Refine and Document the Issue Tracking Process

Added by lazaridis.com (Lazaridis Ilias) over 13 years ago. Updated almost 7 years ago.

Status:
Closed
Assignee:
-
Target version:
[ruby-core:37732]

Description

=begin
Based on the experiences with some issues, especially #4893, I would like to suggest the following:

  • The issue-tracking process should be refined and documented. The goal is to avoid misunderstandings and to make involved parties (developers, contributors, users, ...) feel better during interaction.

A few thoughts to consider (can be used as a foundation for a document draft):

  • An issue remains "Open", until it is resolved.

  • Rejecting an issue means "closing" it.

  • An issue of type "bug" cannot be closed, until the bug is fixed.

    • The status "Rejected" for a bug report means essentially "the bug does not exist" (= workforme)
  • If an issue contains [PATCH] in the title, and the patch cannot be applied, then ask the author first for a revision, prior to "rejecting".

  • Prefer to place feature requests on future releases, instead of rejecting them.

  • An issue (even a defect/bug) can be postponed (e.g. to version 1.9.x or 2.0)

  • Some issues need several steps until they are solved in production quality and the author may use the issue-tracker to collect feedback and test results. A patch should not be "rejected" with the status, as this would close the issue.

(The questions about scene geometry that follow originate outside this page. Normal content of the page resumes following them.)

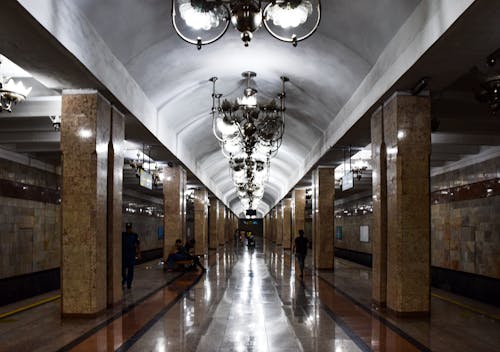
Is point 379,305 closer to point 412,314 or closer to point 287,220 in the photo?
point 412,314

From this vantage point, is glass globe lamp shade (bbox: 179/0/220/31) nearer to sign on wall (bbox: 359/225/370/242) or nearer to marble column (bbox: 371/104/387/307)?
marble column (bbox: 371/104/387/307)

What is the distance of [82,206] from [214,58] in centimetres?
411

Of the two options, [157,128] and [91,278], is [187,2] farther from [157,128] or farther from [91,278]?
[157,128]

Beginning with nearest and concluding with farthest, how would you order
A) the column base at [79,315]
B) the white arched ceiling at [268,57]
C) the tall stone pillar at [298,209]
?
the white arched ceiling at [268,57] < the column base at [79,315] < the tall stone pillar at [298,209]

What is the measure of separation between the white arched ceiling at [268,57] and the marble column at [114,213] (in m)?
0.88

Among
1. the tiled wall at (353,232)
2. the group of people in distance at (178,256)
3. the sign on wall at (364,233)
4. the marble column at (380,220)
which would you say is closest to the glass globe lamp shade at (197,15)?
the marble column at (380,220)

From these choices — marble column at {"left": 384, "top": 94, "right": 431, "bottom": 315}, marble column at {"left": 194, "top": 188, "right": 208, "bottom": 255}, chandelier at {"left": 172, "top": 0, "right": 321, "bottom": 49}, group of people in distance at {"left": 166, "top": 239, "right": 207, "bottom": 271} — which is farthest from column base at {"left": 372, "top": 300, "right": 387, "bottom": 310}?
marble column at {"left": 194, "top": 188, "right": 208, "bottom": 255}

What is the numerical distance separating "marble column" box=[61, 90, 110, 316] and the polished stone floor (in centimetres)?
45

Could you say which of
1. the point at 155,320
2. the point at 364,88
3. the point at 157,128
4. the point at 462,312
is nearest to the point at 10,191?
the point at 157,128

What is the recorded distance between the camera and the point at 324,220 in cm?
1733

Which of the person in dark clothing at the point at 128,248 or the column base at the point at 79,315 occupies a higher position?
the person in dark clothing at the point at 128,248

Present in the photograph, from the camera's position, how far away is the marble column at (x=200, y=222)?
24.1 m

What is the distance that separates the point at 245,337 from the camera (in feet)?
21.9

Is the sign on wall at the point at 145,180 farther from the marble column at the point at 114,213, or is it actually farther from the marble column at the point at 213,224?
the marble column at the point at 213,224
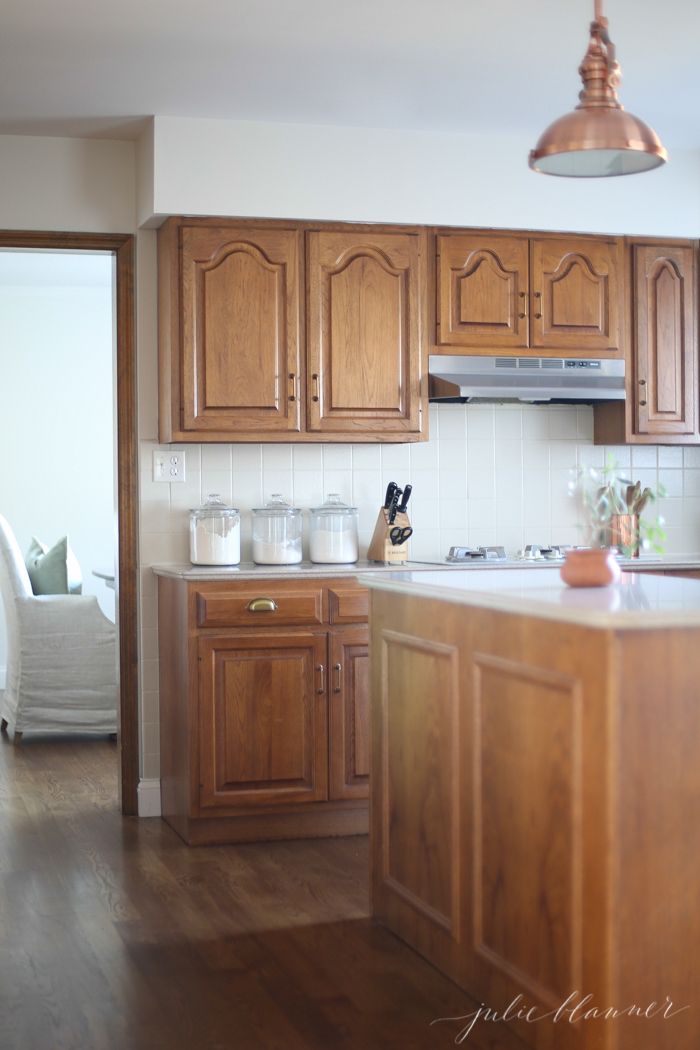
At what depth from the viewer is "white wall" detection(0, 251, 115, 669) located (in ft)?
25.0

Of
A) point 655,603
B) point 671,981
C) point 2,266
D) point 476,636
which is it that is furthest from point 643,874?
point 2,266

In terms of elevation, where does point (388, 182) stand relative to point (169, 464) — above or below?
above

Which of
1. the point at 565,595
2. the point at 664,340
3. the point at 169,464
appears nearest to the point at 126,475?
the point at 169,464

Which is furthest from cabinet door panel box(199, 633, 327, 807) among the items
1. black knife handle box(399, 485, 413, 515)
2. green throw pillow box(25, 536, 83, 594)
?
green throw pillow box(25, 536, 83, 594)

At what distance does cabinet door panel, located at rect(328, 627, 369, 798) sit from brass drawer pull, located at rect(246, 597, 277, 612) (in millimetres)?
250

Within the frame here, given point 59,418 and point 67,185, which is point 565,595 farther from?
point 59,418

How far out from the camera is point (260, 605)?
13.9ft

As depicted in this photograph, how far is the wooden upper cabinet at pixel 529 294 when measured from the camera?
4660 millimetres

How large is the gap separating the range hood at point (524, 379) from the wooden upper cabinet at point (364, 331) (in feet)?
0.34

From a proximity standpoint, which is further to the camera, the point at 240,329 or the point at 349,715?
the point at 240,329

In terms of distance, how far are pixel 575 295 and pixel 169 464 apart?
5.44ft
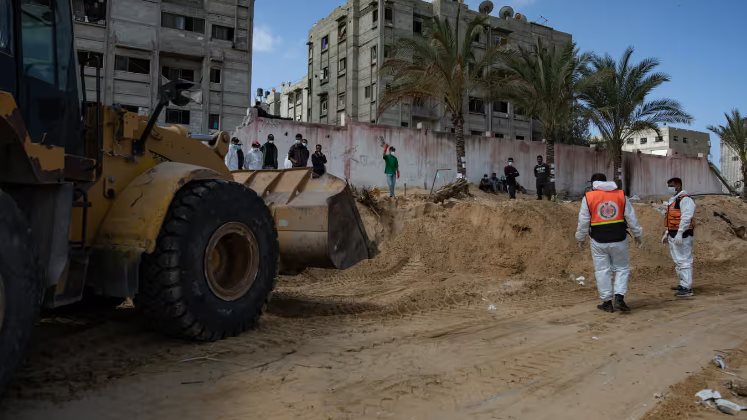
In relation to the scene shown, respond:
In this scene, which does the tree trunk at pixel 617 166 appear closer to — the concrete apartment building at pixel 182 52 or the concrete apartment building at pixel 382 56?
the concrete apartment building at pixel 382 56

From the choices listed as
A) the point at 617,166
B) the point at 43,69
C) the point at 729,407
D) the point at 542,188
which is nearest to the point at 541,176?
the point at 542,188

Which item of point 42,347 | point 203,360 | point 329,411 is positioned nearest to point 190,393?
point 203,360

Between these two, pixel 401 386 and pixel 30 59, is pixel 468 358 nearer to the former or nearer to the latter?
pixel 401 386

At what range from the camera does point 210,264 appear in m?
4.80

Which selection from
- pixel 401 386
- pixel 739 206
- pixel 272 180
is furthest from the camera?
pixel 739 206

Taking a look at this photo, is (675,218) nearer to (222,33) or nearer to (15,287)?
(15,287)

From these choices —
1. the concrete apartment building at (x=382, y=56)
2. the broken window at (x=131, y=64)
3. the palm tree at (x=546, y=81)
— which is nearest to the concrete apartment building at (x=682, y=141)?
the concrete apartment building at (x=382, y=56)

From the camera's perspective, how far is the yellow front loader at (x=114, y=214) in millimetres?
3244

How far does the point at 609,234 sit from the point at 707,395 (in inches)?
149

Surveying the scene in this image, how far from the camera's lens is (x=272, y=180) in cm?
684

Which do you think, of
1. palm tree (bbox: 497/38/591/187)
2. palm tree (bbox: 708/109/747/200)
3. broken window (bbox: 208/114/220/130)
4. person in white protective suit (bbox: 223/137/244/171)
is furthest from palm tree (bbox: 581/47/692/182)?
broken window (bbox: 208/114/220/130)

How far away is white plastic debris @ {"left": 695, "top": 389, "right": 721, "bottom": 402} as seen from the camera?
3926 mm

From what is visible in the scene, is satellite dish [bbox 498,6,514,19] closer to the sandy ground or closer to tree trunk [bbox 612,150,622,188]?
tree trunk [bbox 612,150,622,188]

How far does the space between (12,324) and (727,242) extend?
17.7 m
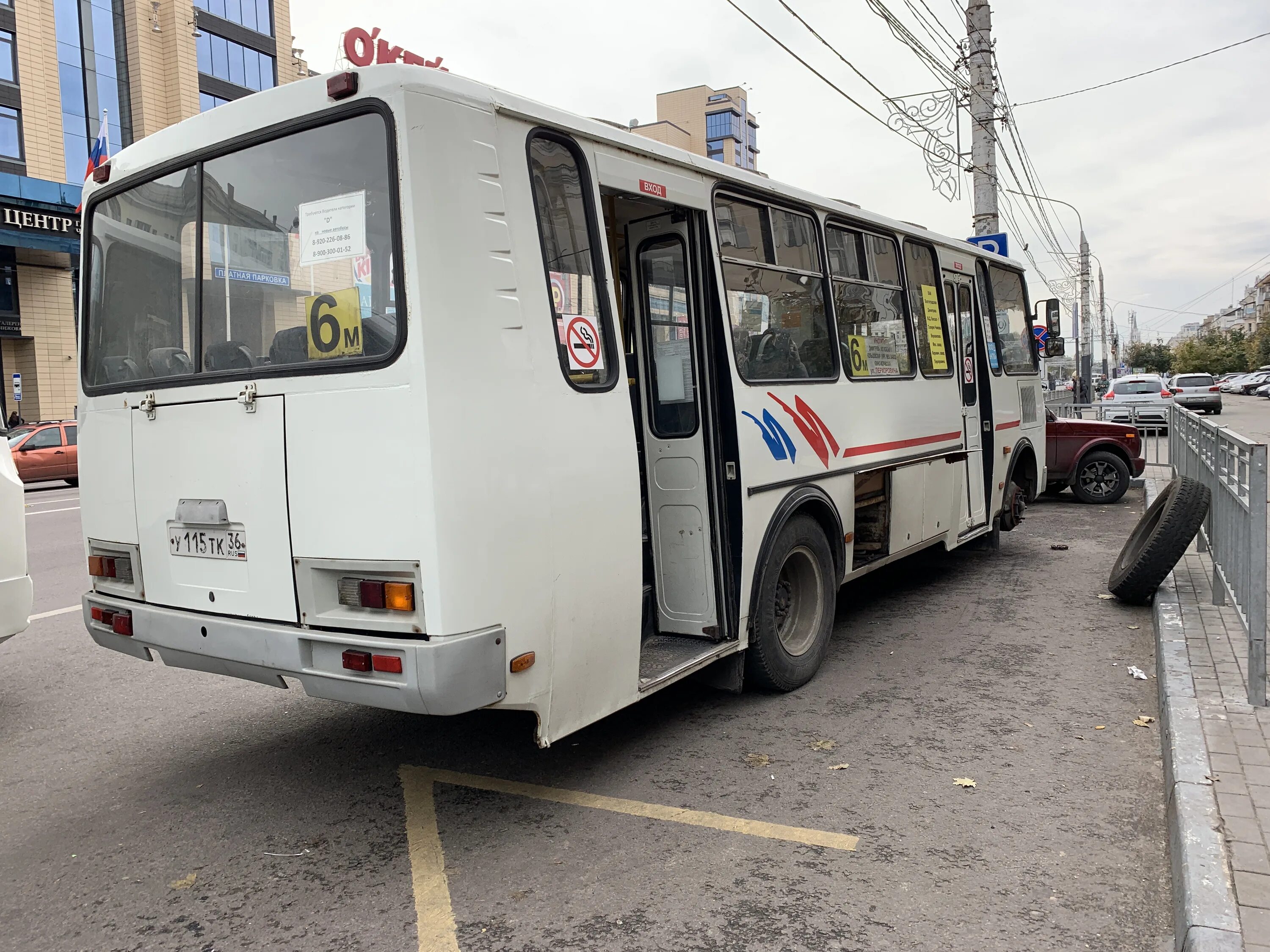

Some issues about the Issue-Tracker:

  • Introduce Tracker "Limitation", thus issues which are not exactly bugs but limitations (e.g. #4893, known limitation of current implementation) can be tracked.
  • Introduce Status "Retracted", thus the issue author/reporter can say "I retract the issue", e.g. after understanding that he made a mistake. This would be much friendlier against the author/reporter.
  • Find a replacement for the term "Rejected" (it just sounds a little bit "harsh").
  • Possibly rename "bug" to "defect".